Mother's Day is this weekend and, in whatever form your celebrations might take, we can always turn to books to celebrate those who hold motherly roles in our lives.
In My Anaana's Amautik by Nadia Sammurtok, illus. by Lenny Lishchenko (Inhabit Media, $16.95) features an infant narrator who uses easily understandable comparisons to detail the pouch in the back of a mother's parka. The audience will share in their contentment as pre-readers learn about this intimate bond-building element of child-rearing in Inuit culture. Adults and the little ones to whom they read can connect within the glow of this cultural gem as it hugs them in an atmosphere of love.
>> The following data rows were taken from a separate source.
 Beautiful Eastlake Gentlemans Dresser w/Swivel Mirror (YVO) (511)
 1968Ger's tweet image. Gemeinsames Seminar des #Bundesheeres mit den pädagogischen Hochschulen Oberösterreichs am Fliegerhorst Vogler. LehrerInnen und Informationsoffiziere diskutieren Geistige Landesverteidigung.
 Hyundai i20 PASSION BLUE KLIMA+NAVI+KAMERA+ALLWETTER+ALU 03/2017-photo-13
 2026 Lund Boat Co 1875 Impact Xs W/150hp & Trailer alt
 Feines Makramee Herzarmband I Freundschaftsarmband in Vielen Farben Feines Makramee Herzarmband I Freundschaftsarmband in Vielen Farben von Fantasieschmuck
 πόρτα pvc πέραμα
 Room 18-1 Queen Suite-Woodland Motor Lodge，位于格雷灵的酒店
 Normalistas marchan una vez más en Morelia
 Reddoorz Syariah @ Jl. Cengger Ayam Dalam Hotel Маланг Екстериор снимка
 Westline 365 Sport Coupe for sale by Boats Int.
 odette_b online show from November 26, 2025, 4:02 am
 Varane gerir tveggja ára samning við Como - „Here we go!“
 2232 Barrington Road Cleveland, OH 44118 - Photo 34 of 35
Journalist Elisa Boxer's uplifting children's book debut, The Voice that Won the Vote: How One Woman's Words Made History (Sleeping Bear Press, $16.99, ages 6-10), tells a little-known tale about how one mother--Febb Burn--changed the course of women's suffrage in the United States. Boxer's text is friendly and upbeat, and illustrator Vivien Mildenberger's uncomplicated style and earth-toned palette allow her figures' facial expressions and body language to take center stage.
In Wicked as You Wish (Sourcebooks Fire, $17.99, ages 12-up), Rin Chupeco boldly mixes fairytales, myths and contemporary culture into unusual, exciting and oddly familiar combinations. Tala is, like her mother, a "spellbreaker" who negates magic. Born in Avalon, her Filipino mother and Scottish father were among the protectors of the kingdom until the Wonderland Wars that led to Avalon's encasement in ice. It is now up to Tala, her parents and her lethal Filipino aunties and uncles to rescue Avalon. Chupeco's fusing of myths and fairytales blends the familiar with the made-up until her entire world has a feeling of the uncanny about it.